Made back-to-back at the same location – the South Korean countryside – with much of the same cast as Legend Of The Mountain, Hu may have mined a familiar well for his plot but still turns in a twisting, suspenseful tale of intrigue and betrayal that stand up in its own right. The main difference on this occasion is the usual wu xia exploits are almost non-factors, save for two very brief fight scenes.

Given this is one of the many elements of Hu’s legacy, it is remarkable how we actually don’t notice the lack of action at all, a testament to the engaging storytelling. However, one does have to exercise a bit of patience before this realisation sinks in as the first hour is slow in pace, opening with ten minutes of Wen and co walking to and around the monastery, and five minutes before the first line of dialogue is spoken.

Fortunately, the verdant rural setting is gorgeously shot by Henry Chan and looks every bit as serene and mystical as it is supposed to within the Buddhist purview, and certainly radiates elegance in this new HD transfer. This makes what should be a dull experience a lot easier to sit through, along with the range of shots, from wide open panoramic views to intimate captures of their journey.

Notorious thief White Fox is pretending to be Wen’s concubine and Golden Lock his valet, but the masks slip almost as soon as they settle into the temple as they set about in search of the scroll library. This involves them stealthily running about the grounds of the monastery, though obviously it is an excuse for Hu to surreptitiously show off this impressive location, again captured through an appreciative lense.

The story sounds rather simple, with two parties sneakily trying to outsmart the other in unlawfully obtaining a prized object – which is actually deemed a worthless scrap of paper by the Abbot – but it really isn’t. Hu adds some spice by introducing three monks who feel they should succeed the Abbot, but only one, Hui Ssu (Paul Chun Pui) wants to earn it on his own merits, as Hui Wen (Lu Chan) gets Wen to support his campaign and corrupt Hui Tung (Shih Jun) colludes with General Wang.

But it is Chiu Ming that threatens to ruin these plans for everyone, although he doesn’t know it yet. Chang Cheng may not recognise him but Chiu Ming is fully aware of the man who killed his brother and sent him to prison on a trumped up charge and when the two do finally meet, Chiu Ming is forced to hold his temper. But this is enough for Wang and Cheng to use Chui Ming’s criminal past as a distraction for their own nefarious needs.

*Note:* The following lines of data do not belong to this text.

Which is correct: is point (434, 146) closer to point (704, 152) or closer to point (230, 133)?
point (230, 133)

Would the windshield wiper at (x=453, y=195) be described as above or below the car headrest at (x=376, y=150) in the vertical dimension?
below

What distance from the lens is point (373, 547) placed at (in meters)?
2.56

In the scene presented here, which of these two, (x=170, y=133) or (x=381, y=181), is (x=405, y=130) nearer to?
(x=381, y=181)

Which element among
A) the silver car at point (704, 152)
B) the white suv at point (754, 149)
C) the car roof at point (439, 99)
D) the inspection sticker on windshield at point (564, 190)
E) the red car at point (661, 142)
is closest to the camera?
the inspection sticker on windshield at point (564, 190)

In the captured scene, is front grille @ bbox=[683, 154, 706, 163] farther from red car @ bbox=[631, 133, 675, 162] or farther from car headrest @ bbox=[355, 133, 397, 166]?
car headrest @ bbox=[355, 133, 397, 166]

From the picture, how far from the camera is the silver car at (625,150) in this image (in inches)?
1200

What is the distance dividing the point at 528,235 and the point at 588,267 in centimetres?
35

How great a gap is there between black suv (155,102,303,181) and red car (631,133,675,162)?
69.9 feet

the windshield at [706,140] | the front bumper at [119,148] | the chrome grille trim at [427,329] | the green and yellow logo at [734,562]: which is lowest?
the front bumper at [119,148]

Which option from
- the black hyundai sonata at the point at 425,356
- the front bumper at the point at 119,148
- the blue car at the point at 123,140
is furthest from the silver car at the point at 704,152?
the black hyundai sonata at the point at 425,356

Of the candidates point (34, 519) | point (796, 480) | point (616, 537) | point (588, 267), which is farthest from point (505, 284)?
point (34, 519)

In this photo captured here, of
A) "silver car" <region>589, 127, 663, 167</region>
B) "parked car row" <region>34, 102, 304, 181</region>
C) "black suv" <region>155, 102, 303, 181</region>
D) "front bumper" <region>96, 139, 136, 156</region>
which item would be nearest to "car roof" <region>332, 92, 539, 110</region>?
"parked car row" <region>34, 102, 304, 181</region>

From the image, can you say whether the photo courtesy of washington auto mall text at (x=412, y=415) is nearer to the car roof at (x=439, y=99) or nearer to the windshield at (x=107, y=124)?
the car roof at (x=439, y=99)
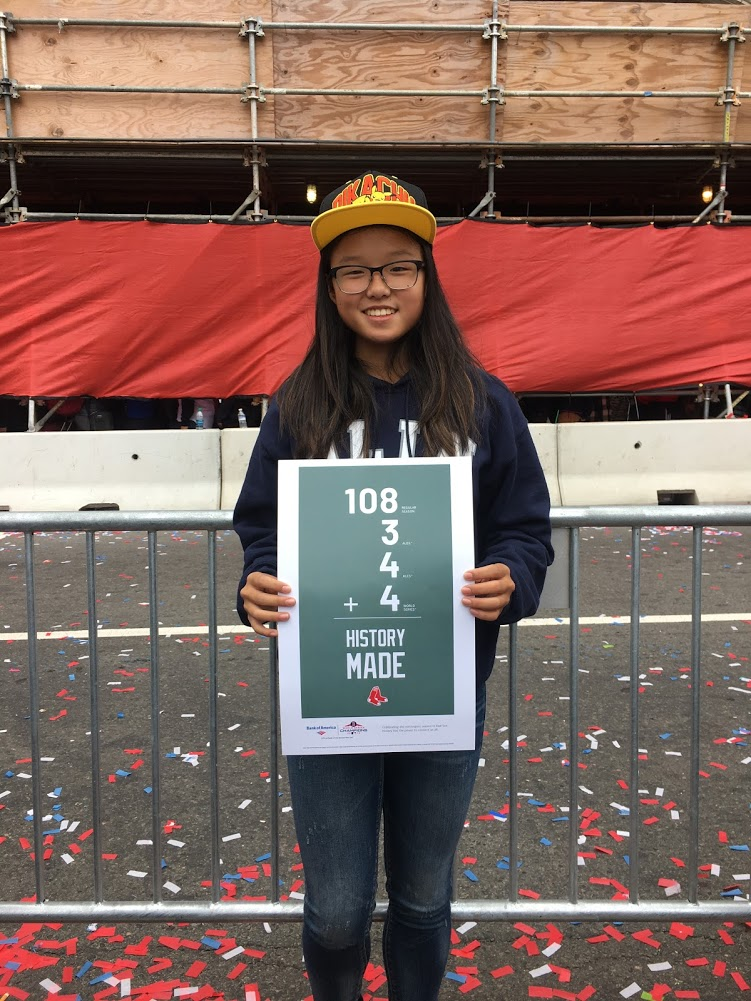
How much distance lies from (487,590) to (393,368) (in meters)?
0.56

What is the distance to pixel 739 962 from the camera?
2340 millimetres

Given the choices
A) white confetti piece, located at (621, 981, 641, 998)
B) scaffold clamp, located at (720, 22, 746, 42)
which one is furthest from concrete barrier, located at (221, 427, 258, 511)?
scaffold clamp, located at (720, 22, 746, 42)

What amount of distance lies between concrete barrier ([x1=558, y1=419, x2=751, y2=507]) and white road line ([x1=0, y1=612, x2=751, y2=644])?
3818 millimetres

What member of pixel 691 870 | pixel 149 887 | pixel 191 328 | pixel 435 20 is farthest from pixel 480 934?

Speaking of distractions, lay master Wu Wai is accompanied by a harem of young nuns (not the wimple wearing type). In a rare slip, Hu presents these ladies in an objectified light in an admittedly amusing scene when they are all bathing in the river (clothed) as the monks are praying nearby, unable to concentrate on their mantras.

However, this is a minor matter as alpha female White Fox gets to show off her fighting prowess in both fight scenes, the first more a comedy ballet routine as she tussles with Cheng over a box, the second is a bloodier, weapon fought affair in the forest. The key to these scenes is that they are congruent to the story and don’t just happen to fulfil a quota, largely as the story is compelling enough on its own.

With most of the cast Hu regulars, we know strong performances are guaranteed and are delivered, and whilst some are playing to type, like Tien Feng, others are stretched playing the monks, having to convey the virtues of their ascetic teachings, at least when they are not scheming the others’ downfall.

A crime mystery based around the tenets of Buddhist scriptures and mantras hardly screams engrossing entertainment but that is exactly what Raining In The Mountain delivers (but no rain). It might lack the multiple wu xia displays of his other works and doesn’t break any new ground thematically but we are enlightened to Hu’s abilities as a master filmmaker.